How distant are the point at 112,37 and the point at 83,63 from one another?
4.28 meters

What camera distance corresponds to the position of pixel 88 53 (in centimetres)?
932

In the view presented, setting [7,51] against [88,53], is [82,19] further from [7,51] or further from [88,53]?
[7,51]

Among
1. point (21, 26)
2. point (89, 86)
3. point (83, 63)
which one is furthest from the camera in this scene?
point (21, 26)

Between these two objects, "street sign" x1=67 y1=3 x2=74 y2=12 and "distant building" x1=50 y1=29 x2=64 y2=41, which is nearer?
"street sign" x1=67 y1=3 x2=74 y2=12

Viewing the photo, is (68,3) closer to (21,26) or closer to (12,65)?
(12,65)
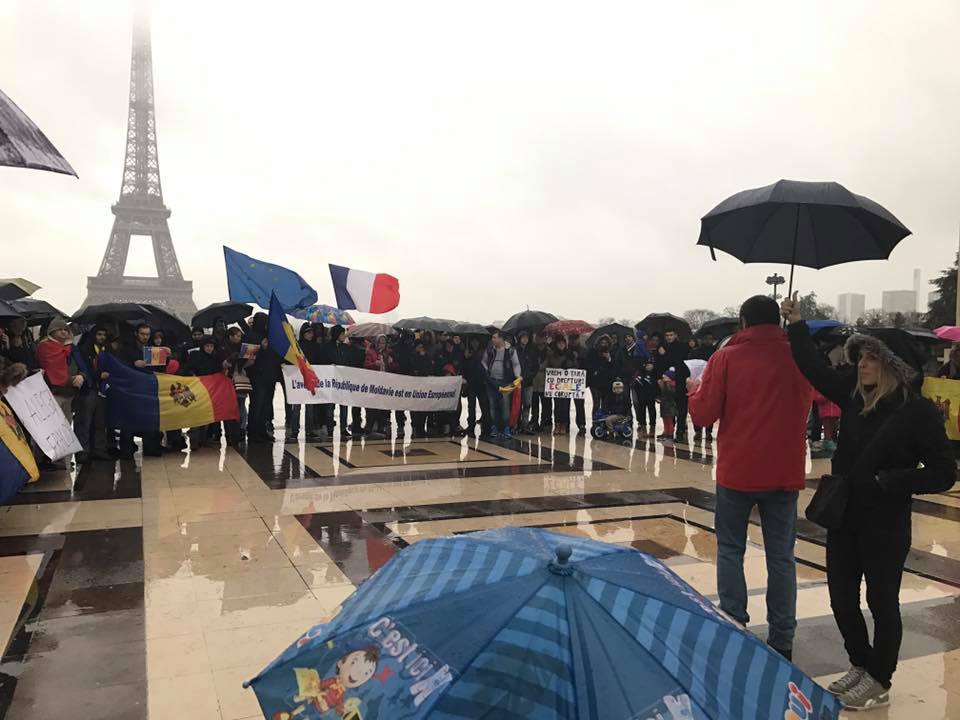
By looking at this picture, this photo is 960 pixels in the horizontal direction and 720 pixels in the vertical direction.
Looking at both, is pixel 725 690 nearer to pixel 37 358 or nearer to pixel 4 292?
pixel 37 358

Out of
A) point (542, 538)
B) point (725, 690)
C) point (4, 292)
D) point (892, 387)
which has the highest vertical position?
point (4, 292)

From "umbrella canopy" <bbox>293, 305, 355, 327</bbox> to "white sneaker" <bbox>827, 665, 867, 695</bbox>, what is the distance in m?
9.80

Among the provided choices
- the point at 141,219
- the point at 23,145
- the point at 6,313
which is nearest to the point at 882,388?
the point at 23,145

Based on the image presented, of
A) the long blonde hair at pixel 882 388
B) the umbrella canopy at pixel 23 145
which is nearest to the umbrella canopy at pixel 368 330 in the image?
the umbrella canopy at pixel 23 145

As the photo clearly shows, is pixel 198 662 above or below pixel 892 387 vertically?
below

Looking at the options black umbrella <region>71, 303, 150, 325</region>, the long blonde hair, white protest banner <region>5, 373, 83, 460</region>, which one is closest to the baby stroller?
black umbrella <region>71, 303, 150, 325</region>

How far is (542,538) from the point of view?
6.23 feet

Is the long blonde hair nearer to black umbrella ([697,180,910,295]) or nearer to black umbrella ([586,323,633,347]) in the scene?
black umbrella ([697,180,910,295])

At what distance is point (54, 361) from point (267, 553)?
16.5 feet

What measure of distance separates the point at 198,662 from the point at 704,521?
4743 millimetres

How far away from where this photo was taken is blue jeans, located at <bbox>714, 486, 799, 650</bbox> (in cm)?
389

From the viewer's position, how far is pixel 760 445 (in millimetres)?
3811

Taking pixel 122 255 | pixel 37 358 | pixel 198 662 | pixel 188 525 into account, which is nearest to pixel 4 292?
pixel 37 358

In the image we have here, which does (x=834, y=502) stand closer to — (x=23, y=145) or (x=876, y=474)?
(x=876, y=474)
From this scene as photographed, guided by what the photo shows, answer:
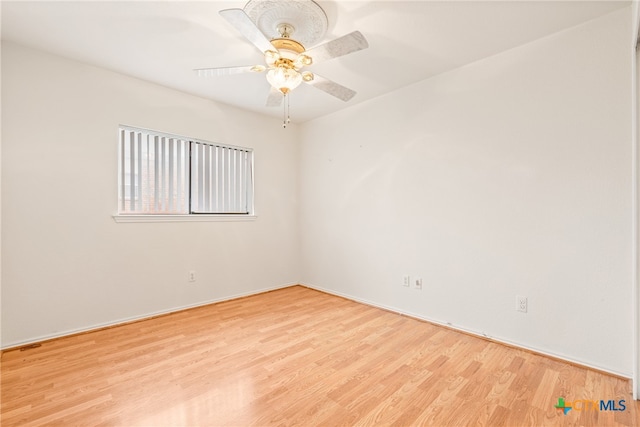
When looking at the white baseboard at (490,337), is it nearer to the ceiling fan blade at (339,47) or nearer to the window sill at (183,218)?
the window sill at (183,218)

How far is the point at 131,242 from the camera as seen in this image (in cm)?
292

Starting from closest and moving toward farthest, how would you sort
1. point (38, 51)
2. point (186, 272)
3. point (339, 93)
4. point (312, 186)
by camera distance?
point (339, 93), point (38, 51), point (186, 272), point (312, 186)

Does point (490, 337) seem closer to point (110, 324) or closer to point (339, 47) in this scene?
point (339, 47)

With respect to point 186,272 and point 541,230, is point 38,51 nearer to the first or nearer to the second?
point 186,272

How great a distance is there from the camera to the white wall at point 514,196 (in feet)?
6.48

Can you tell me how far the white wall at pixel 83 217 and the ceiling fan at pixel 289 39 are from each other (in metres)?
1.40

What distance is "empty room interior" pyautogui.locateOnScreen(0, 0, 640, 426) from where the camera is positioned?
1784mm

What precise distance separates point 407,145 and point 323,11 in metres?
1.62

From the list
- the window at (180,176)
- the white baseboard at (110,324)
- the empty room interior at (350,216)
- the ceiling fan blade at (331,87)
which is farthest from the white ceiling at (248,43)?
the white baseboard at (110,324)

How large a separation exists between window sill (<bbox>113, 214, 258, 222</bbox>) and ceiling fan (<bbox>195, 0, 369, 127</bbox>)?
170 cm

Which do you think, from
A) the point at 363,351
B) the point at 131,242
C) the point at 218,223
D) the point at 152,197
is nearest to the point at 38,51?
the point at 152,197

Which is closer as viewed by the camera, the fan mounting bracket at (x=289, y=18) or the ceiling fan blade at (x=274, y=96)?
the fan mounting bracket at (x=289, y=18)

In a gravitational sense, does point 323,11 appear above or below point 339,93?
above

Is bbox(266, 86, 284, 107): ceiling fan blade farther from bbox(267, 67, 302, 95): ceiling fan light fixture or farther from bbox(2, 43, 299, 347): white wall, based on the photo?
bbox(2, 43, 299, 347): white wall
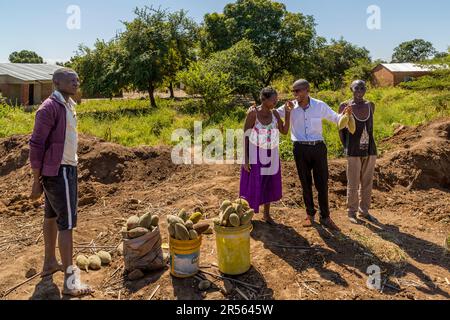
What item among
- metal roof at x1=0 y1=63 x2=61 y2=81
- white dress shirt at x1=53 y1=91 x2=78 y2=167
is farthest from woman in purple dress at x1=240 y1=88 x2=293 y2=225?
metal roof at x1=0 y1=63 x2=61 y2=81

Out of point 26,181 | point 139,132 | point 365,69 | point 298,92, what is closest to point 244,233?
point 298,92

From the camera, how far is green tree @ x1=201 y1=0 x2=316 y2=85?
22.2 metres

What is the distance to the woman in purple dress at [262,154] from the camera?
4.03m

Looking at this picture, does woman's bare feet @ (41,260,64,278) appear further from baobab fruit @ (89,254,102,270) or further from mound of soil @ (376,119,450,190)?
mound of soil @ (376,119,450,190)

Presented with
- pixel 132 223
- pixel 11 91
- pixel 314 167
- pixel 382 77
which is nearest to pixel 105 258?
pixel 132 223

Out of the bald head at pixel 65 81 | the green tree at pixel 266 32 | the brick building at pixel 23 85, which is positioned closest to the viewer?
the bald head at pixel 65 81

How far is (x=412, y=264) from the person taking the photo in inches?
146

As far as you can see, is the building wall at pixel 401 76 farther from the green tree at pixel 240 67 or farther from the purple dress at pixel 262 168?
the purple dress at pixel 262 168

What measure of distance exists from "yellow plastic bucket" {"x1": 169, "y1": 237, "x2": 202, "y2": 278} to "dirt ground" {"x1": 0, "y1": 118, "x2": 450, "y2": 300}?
--------------------------------
* Written exercise *
Which lines in the rows above contain the word "further"? Pick out each of those lines and copy it in full.

* Expected answer *
In the view presented, setting [7,51] against [88,53], is [82,19] further from [7,51] or further from [88,53]?
Looking at this picture, does woman's bare feet @ (41,260,64,278) appear further from baobab fruit @ (89,254,102,270) or further from mound of soil @ (376,119,450,190)?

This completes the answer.